Accusump, staging brake, steel twin disc FW, new fueling setup, solid spherical bearing strut top mounts, my own fabbed inlet for turbo, among other stuff. now i go off to look at that cool lil lift.

also modded my shifter for shorter shifts. got more plans as well.... like a custom grind Integrated Engineering solid lifter ex cam set for my setup. and other stuff.


----------



## Big_Tom (Aug 19, 2007)

fk ak coilovers, a turbo blanket, new muffler, forge throttle body hose, tt short shifter, new o2 sensor, and new window switches... now im lookin for some engine mounts after that front and rear strut bars DONE


----------



## GTijoejoe (Oct 6, 2001)

I got some raw aluminum to make a catch can 
Got a rebuild over the fall


----------



## pimS (Jan 7, 2009)

dub_slug said:


> Got the wastegate adapter made today :thumbup:
> My dude even threw a little polish on it


Is that a crack on your WG housing?


----------



## GTI_Quest (Nov 2, 2001)

No more lying on the cold ground. Here's a peak under her dress.

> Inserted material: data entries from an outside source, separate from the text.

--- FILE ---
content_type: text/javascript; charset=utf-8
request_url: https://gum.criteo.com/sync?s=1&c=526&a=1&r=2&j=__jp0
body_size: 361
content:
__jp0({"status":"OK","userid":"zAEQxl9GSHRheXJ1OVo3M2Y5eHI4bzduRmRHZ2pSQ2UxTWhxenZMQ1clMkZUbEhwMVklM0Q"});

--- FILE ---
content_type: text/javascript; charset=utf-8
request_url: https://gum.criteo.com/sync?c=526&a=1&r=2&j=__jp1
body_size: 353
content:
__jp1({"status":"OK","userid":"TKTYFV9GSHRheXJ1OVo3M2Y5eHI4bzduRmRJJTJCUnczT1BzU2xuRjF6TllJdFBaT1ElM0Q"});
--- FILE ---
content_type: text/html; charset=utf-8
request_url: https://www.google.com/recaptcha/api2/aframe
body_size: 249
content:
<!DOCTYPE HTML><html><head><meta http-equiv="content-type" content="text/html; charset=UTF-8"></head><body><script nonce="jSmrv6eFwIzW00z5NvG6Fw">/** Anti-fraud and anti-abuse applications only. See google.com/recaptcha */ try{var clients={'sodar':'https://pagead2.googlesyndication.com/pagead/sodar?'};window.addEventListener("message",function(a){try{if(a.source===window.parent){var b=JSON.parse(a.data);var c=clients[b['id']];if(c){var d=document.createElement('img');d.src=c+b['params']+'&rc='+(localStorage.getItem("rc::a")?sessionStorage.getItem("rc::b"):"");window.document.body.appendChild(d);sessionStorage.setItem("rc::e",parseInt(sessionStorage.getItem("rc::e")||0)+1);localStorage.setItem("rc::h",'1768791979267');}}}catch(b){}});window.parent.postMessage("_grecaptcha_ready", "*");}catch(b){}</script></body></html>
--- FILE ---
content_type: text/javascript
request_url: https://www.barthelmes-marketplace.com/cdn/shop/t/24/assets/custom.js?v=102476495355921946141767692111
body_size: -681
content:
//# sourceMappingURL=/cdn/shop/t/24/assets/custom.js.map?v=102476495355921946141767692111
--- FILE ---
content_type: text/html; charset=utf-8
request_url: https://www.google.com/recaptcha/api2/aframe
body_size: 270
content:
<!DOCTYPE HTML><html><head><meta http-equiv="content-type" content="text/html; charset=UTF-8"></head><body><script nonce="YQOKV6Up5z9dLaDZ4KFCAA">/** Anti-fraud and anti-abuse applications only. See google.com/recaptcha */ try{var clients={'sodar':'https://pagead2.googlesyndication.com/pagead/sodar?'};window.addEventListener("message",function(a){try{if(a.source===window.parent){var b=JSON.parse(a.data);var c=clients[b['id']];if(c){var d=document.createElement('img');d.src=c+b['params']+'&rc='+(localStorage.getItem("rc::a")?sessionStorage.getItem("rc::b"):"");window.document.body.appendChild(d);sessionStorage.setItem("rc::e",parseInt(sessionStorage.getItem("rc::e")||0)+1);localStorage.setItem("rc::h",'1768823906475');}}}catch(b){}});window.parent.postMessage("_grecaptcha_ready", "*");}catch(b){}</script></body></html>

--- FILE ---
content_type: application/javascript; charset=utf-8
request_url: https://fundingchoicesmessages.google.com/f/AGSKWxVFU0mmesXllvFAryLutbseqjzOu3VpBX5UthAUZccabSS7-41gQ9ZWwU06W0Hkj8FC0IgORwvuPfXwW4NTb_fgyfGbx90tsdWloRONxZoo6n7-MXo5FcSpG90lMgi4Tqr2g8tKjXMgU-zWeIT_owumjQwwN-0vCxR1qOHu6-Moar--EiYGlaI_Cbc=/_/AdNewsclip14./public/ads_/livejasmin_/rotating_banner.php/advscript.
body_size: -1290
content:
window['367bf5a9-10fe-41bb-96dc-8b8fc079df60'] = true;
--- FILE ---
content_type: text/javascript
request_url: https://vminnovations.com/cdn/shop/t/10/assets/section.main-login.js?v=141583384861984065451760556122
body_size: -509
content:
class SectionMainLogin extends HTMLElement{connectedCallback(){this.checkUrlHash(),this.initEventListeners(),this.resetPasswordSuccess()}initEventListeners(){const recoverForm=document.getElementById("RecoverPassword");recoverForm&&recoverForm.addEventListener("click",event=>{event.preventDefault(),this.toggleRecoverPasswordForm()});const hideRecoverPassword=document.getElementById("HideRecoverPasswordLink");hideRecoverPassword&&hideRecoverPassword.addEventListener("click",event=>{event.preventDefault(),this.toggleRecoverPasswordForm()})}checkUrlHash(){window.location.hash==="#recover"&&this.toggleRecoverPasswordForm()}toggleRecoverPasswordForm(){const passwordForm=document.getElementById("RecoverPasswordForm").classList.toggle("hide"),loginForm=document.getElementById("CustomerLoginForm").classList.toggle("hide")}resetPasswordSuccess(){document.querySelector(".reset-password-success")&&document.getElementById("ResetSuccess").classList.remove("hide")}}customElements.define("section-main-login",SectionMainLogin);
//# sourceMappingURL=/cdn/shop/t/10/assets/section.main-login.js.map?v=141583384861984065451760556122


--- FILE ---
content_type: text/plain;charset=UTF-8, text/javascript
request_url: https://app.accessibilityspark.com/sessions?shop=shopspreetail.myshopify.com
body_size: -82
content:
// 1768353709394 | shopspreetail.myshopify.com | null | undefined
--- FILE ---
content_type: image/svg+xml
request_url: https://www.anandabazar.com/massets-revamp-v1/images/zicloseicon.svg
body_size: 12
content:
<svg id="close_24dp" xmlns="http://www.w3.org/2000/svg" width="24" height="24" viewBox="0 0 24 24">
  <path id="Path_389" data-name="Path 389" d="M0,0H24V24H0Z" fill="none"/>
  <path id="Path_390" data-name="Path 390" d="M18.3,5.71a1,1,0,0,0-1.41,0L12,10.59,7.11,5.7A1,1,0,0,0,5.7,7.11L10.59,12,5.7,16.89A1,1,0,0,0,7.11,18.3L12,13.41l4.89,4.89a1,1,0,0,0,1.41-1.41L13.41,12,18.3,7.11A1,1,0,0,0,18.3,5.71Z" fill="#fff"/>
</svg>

Oh she's dirty......... :sly:


----------



## VDub Dan-O (Mar 24, 2010)

Amended List: 
I just picked up a new giant SMIC.
I have a new FMIC and tubing sitting on top of my tool box, but I decided to go with a SMIC instead because of the Cooling issues with Beetles and FMICs.
Ah the money we spend on our toys.....


----------



## dub_slug (May 12, 2008)

pimS said:


> Is that a crack on your WG housing?


No sir it is not, it's just a minor casting flaw. The wastegate is brand new and I'm sure if it does crack; Tial will replace it (hopefully)



GTI_Quest said:


> No more lying on the cold ground. Here's a peak under her dress. Oh she's dirty......... :sly:


You just gotta rub that new lift in our faces huh 
I'm really liking the looks of that by the way :thumbup:


----------



## dub_slug (May 12, 2008)

Figured I would make another post since I ordered more parts for the dub :facepalm:

Today I purchased;
New Guides, including old school upper tension rail
New Tensioners
New valve cover gasket
New Supertech HD Valve springs
New Titanium retainers
New split cotters
New G12 Plus Plus purple coolant 
New ARP Flywheel Bolts 
New clutch

Maybe a few other goodies too...


----------



## K20017 (Nov 14, 2007)

13 gallons of 93


----------



## dub_slug (May 12, 2008)

Are you in CO?


----------



## GTI_Quest (Nov 2, 2001)

> You just gotta rub that new lift in our faces huh


Yah.....I'm evil I know :biggrinsanta:


----------



## dub_slug (May 12, 2008)

Haha it's pretty cold in Colorado this time of year and I forsee a new lift in my shop very soon 

Maybe some of those rollers from ecs...


----------



## Big_Tom (Aug 19, 2007)

That Lift Does Look So Nice! I'd Like To See One In My Garage! :thumbup:


----------



## GTI_Quest (Nov 2, 2001)

> I'd Like To See One In My Garage!


What have I done! Looks like you guys want more pics. I'm such a bastard :laugh:

Oh don't mind the hanger wire holding up the swaybar. Just an experiment with the FSD's I was trying.


----------



## V-dubbulyuh (Nov 13, 2005)

*VRT Xmas*

More displacement;
Southbend pressure plate;
Clutchnet disc;
Autotech flywheel;
Peloquin.


----------



## dub_slug (May 12, 2008)

Ordered more ARP fasteners :grinsanta:


----------